**** Dataset ****

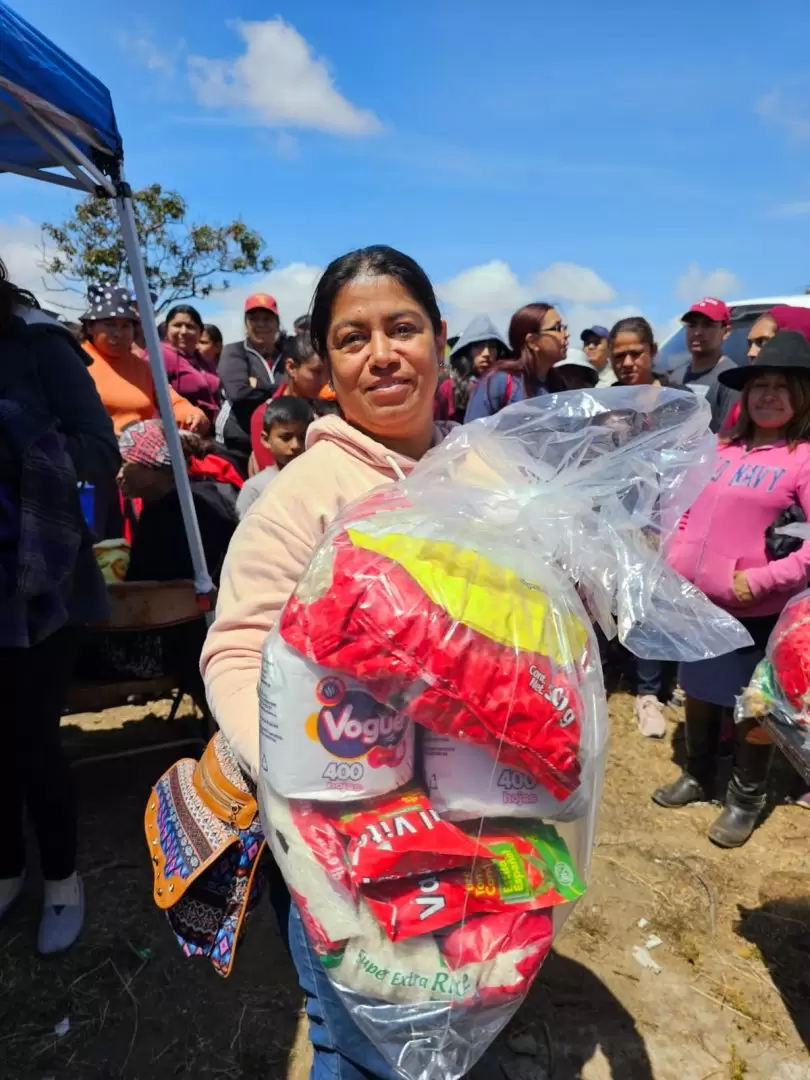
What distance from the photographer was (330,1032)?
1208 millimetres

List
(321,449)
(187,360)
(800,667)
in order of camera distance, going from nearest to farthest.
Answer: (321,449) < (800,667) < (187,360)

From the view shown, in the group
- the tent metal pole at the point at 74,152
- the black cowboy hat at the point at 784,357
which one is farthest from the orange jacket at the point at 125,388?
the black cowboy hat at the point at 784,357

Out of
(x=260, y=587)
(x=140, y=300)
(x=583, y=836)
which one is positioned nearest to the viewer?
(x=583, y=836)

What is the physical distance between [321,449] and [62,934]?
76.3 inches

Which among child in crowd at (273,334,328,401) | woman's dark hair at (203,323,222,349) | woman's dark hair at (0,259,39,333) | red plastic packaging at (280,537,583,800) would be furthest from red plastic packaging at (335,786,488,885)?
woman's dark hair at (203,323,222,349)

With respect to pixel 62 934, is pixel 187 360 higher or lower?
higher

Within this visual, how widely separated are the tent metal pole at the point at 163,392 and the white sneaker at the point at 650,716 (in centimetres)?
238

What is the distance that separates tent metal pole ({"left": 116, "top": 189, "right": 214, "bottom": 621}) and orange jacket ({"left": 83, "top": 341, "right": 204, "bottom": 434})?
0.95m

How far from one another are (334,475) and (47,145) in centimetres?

****
**** Dataset ****

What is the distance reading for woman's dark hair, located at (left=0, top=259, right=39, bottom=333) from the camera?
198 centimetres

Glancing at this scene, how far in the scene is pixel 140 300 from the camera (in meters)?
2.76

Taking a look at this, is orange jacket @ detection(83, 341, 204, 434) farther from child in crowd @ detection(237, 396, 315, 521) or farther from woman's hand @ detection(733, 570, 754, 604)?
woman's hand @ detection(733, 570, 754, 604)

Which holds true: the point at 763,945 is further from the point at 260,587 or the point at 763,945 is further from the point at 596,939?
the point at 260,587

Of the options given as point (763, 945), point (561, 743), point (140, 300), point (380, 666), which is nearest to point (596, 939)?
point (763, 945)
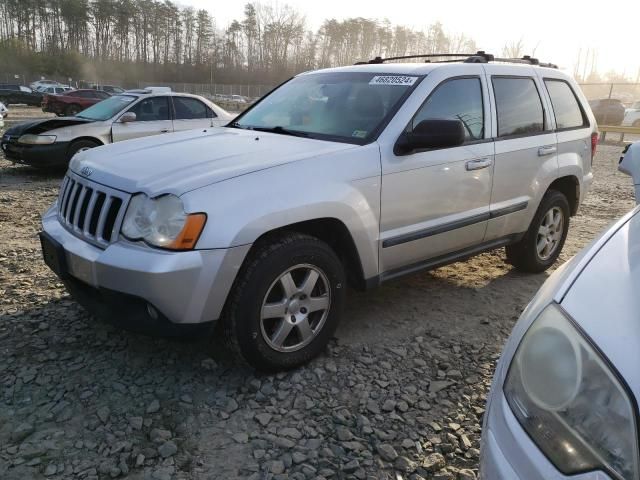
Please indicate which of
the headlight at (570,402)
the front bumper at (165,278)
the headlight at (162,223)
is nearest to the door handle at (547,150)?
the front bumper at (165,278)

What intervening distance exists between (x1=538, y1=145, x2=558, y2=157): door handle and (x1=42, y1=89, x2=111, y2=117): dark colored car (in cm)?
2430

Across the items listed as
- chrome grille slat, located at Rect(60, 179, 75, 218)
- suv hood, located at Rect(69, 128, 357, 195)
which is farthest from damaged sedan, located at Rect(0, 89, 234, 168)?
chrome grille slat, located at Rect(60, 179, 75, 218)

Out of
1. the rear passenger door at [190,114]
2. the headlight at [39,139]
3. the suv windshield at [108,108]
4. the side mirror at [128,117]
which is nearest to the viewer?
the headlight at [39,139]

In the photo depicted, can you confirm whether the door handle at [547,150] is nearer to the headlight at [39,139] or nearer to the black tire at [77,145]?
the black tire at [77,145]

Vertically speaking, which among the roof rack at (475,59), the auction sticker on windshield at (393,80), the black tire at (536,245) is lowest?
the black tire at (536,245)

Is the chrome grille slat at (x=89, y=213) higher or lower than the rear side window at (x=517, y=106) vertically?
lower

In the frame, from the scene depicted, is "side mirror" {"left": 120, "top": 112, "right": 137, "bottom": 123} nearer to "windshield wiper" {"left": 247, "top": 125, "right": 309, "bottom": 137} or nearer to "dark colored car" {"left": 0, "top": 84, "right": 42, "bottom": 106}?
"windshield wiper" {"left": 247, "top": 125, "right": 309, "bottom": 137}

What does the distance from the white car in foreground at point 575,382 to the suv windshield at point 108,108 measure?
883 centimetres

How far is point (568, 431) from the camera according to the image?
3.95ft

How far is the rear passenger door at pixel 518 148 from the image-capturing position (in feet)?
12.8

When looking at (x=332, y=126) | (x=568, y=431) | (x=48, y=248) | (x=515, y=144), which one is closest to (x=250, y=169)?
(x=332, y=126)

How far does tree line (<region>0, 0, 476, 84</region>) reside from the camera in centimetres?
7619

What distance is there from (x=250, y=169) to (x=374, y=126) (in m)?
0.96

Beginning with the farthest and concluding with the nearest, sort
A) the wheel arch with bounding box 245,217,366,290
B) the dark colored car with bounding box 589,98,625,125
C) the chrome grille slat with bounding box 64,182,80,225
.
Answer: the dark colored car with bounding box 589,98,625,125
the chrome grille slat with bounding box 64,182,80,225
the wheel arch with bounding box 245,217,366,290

****
**** Dataset ****

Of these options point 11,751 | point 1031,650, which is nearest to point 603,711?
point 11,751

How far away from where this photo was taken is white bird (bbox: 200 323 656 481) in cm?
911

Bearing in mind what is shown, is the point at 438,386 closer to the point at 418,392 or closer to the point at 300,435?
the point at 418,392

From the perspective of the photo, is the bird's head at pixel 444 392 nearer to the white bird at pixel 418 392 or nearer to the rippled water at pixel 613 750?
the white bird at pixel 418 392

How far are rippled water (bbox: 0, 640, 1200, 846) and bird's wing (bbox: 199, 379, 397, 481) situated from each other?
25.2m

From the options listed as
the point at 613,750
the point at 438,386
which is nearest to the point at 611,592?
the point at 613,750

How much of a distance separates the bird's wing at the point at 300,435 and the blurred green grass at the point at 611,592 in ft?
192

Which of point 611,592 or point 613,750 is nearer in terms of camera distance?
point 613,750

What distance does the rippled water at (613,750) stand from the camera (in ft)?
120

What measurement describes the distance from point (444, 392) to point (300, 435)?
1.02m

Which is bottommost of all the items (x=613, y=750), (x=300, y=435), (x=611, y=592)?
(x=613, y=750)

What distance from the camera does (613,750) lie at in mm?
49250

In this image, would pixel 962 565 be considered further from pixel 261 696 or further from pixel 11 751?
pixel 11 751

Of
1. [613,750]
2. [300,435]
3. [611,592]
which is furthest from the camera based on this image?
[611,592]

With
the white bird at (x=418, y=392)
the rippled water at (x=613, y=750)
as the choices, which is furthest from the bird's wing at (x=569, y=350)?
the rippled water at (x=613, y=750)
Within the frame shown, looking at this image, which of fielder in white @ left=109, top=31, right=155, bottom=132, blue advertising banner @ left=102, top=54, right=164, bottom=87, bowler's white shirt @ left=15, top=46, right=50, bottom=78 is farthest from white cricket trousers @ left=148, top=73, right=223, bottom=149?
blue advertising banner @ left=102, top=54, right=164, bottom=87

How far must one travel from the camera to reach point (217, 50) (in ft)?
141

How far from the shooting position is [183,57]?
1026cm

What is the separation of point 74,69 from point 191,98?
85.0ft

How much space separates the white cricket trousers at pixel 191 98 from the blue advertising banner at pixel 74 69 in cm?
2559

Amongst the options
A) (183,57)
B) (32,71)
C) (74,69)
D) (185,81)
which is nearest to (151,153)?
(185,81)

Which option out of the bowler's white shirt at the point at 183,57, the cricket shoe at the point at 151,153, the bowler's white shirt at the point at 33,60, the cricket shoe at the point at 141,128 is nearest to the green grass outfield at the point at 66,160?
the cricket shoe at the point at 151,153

****

— Your goal —
Copy the rows in the stretch from "What is the physical" through "76.3 inches", putting "actual distance" where "physical distance" appears and changing nothing else.

— Result of the task —
What is the actual distance between [321,449] and [62,934]?
76.3 inches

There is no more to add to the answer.